Cyborg technology? the whole Borg story was about that.
Religion? many episodes where Picard was treated as god.
Politics? quite many episodes.
Money? the structure of the Federation as an advanced form of society that does not need money.
Evolution of civilization? Federation citizens evolved into people that aim to better themselves and not simply consume resources.
Strange stellar and time-space continuum phenomena? plenty of episodes as well.
Time travel and consquences? yet again, many episodes.
Terrorism and 'cause justifies the means'? season 3, episode with terrorists possessing a super-transporter device. Maquis.
Anti-gravity? Star Trek's home.
Psionics and telepathy? besides Deanna Troi, there were lots of episodes where telepathic races did various things with various consequences.
Espionage? plenty of Romulan-related episodes.
Tortures and human rights? 'I see 4 lights'.
Parenthood and what it means to raise children? lt Worf, his wife, his child Alexander.
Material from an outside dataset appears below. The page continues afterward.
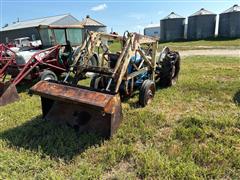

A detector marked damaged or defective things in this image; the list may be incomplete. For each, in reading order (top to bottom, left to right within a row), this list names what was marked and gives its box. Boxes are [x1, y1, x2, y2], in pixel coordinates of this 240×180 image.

rusty bucket [0, 82, 19, 106]
rusty bucket [30, 81, 123, 137]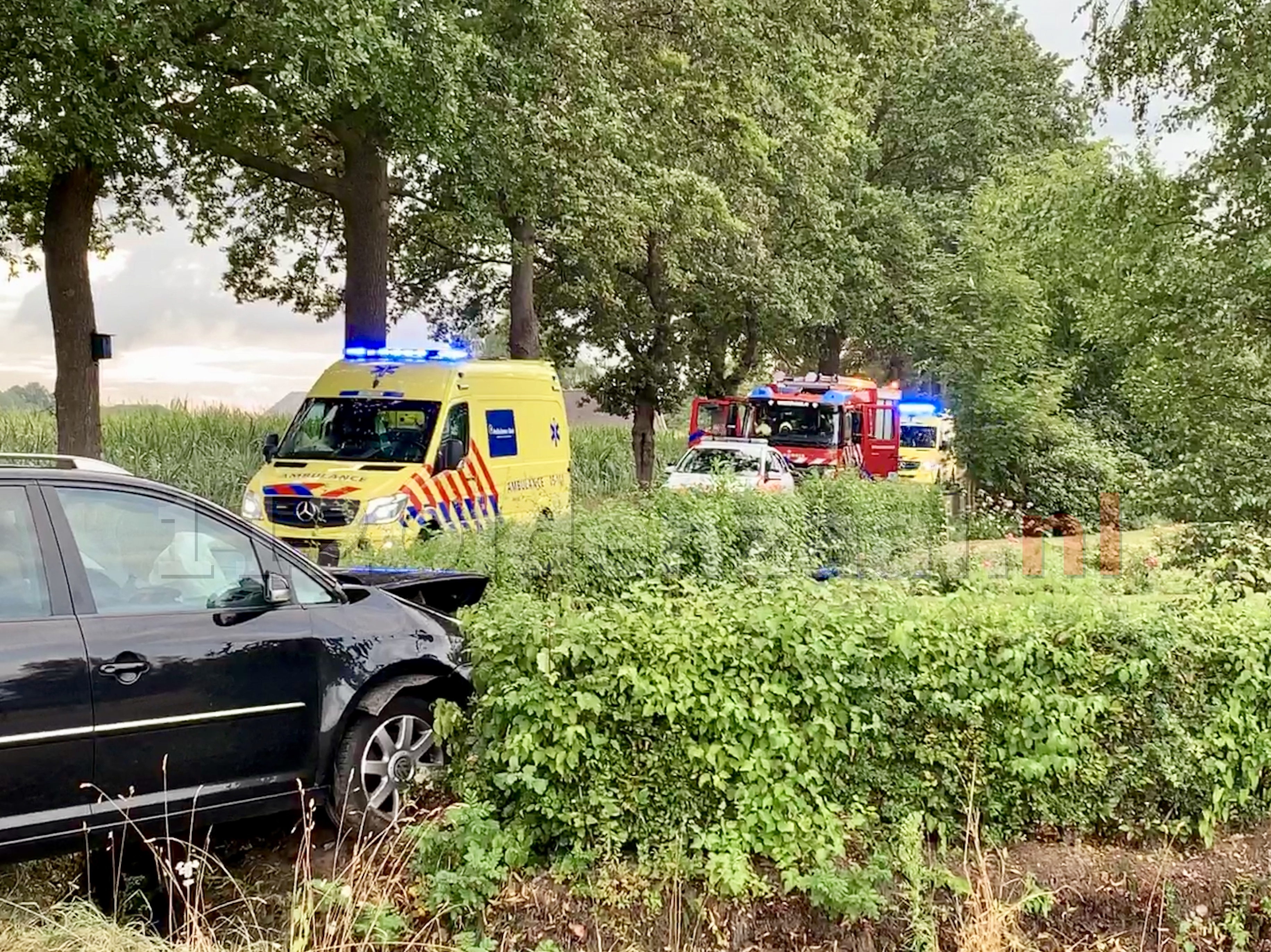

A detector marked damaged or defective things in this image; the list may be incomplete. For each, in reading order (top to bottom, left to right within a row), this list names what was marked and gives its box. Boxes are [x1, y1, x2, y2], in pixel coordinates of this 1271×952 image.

black damaged car [0, 452, 480, 859]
Actually, La Forge and Data saved the day in quite a lot of episodes...in fact, in more episodes than Picard did.
See this: http://en.wikipedia.org/wiki/List_of_Star_Trek:_T
TNG is above and beyond all other sci-fi shows.
Odyssey 2001? was HAL science? it was more magic than science. Artificial gravity in Odyssey 2001? yeah, it could work, but man will not go to the Stars in rotating cylinders. The monolith? increbible black magic box.
Blade Runner? yeah, cloning. Big deal. Seen and discussed a thousand times in TNG.
Doctor Who? let me laugh. The doctor, travelling in time, battling injustice? with a ship bigger from the inside? what kind of science is this? where is the science, actually?
Farscape? nothing that Star Trek has not shown before.
Galactica 2003? firearms instead of lazer guns, Christian God preaching instead of ancient Gods? no thank you sir. It is ridiculus. Galactica 1978 was much better.
So...Star Trek did not kill Sci-fi. TNG was the most popular show, because of its tremendous diversity in topics.
Sci-fi was killed by the mindless stupid and silly shows that followed.